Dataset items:

--- Start ---

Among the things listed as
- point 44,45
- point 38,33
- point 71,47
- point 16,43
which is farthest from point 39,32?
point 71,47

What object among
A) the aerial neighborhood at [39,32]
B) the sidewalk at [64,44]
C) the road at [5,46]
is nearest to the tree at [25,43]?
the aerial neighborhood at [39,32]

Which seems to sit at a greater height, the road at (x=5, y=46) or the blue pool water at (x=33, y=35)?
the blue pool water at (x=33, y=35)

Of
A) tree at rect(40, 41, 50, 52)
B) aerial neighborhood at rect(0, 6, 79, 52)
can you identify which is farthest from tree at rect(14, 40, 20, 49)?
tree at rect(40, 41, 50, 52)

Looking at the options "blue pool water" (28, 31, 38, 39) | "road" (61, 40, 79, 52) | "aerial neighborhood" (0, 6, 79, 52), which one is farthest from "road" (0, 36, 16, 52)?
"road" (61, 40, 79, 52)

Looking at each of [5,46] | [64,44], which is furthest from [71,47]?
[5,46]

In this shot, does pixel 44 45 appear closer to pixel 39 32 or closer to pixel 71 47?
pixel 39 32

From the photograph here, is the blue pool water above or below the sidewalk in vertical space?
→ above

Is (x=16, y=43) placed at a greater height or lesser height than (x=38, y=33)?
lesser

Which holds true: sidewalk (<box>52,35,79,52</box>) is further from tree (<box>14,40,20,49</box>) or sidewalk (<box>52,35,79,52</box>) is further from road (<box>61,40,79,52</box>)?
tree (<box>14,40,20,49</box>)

--- End ---
--- Start ---

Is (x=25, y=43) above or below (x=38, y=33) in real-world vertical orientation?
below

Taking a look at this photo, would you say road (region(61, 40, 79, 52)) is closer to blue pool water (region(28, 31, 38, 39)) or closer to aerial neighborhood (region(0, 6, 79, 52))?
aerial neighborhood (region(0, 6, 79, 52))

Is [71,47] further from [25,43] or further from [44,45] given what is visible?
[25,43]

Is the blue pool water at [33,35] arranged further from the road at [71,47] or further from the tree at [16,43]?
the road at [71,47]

--- End ---

**TASK DESCRIPTION**:
Gather every line from the entries above that contains the word "sidewalk", and copy each one unchanged.

**THE REPLY**:
B) the sidewalk at [64,44]
From the photograph here, is the blue pool water above or below the sidewalk in vertical space?
Which holds true: sidewalk (<box>52,35,79,52</box>) is further from tree (<box>14,40,20,49</box>) or sidewalk (<box>52,35,79,52</box>) is further from road (<box>61,40,79,52</box>)?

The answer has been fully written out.